Email and Litigation

Hardly ephemeral, email is often the “smoking gun” a plaintiff needs to extract a settlement. But email, like other electronic documentation, need not be retained forever, if you follow a document retention policy. Creating such a policy typically helps an organization streamline and improve its internal communications, archiving procedures, and other business processes.

Many years ago when I worked at Novell, management would regularly send email instructing every employee to carefully find and forward all email regarding a particular subject. The instructions, typically made at the behest of the legal department also asked that employees not delete anything related to that subject. However, after receiving about four such requests — and since litigation among technology companies was the exception and not the norm at that time — I started to ignore the email. Nonetheless, Novell’s concerns were well-founded, because email frequently lies at the intersection of IT and litigation.

Whenever a lawsuit is in the offing — from patent litigation to prosecuting a sexual harassment suit — email is the best source of a “smoking gun,” or evidence that almost ensures a victory or lucrative settlement for one side. After all, email is very informal: email is worded much differently than a printed letter, and things are often said in email that might never be said in a face-to-face conversation. Moreover, most employees think of email as ephemeral, like so much water-cooler conversation. But it isn’t ephemeral: copies of an email message may stay around for a long time, whether on a backup tape, on a server, or on a workstation (in an inbox, in the recycle bin, or on a hard disk, accessible via data forensics tools).

Employers generally have a right in the United States to monitor all email traffic and the communication of all employees. This right is conditioned on the employee not having any expectation of privacy in his or her communications. Employers try to remove any such expectation by including text in employee manuals, signed agreements, postings, emails to all employees, and so on, stating that the employer can, sometimes subject to various conditions, examine any communication made using company property or made on company premises. Most employers don’t bother with monitoring unless they receive a tip of some problem.

The issue for employees is this: What will the employer consider a problem? Embezzlement obviously qualifies, but how about exchanging derogatory remarks about the new product manager or discussing your date with a coworker? Based on the disclosure that the employer makes to employees, the employer probably has the right to search through email for any of these topics. As with privacy policies posted on web sites, the employer’s actions are based more on contract — a promise to act a certain way — than on specific statutory requirements.

Besides watching for illegal activity or offensive material, employers are more and more likely to pay attention to email to protect themselves in the event of future litigation. The biggest risk that email poses is that the opposite side in a lawsuit requests your emails during discovery, and, being poorly organized, you have to give them everything you’ve got. Turning over a mass of email may reveal a smoking gun, or it may just cost you a fortune. But you can’t simply delete old messages when someone files a lawsuit against you.

Each organization should have a document retention policy that includes a schedule of when different types of electronic communications can be deleted. If the schedule is followed consistently, the organization is not expected to keep all electronic communications indefinitely.

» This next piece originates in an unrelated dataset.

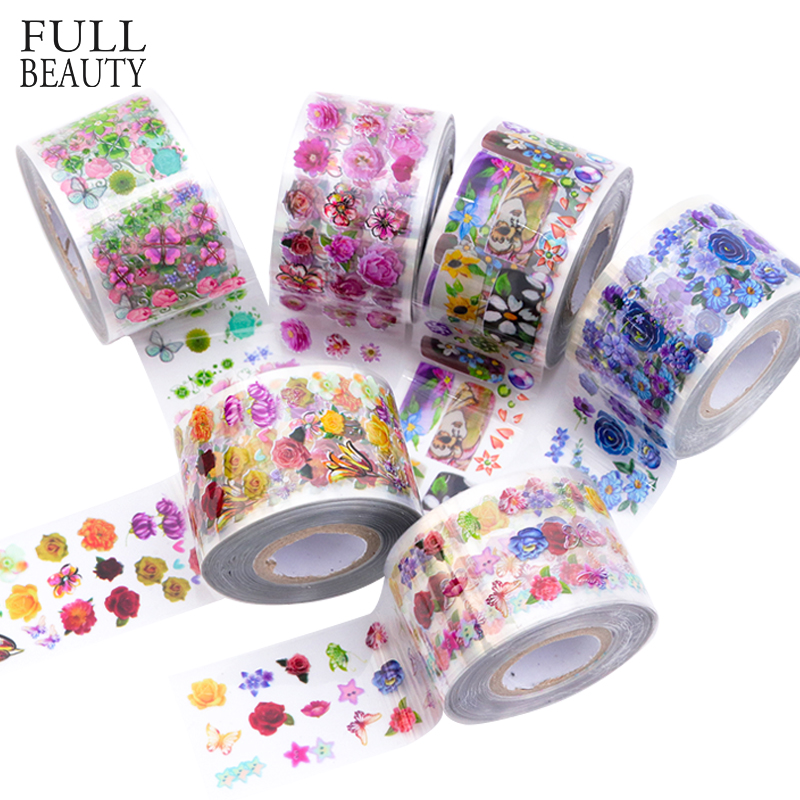 8 Rolls Flower Transparent Base Nail Foil Set 120m Colorful Holo Nail Art Transfer Sticker Decal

The first and perhaps most painful part of setting up a document retention policy involves creating an inventory of your electronic communications. This inventory defines the different types of communications, specifying the content, location, and importance to business processes. Each category in the inventory is analyzed to determine an appropriate retention schedule. These two steps are best done with the guidance of an attorney that can evaluate the potential liabilities and costs associated with different documents.

Once an organization has a document retention policy in place, it merely follows the schedule unless management receives some notice of potential litigation. Without a clear policy and a consistent history of following it, you have to save everything indefinitely, or risk large penalties for spoliation (destroying potential evidence). The costs for retention or spoliation can be much greater than what you’d spend preparing and implementing a good document retention policy.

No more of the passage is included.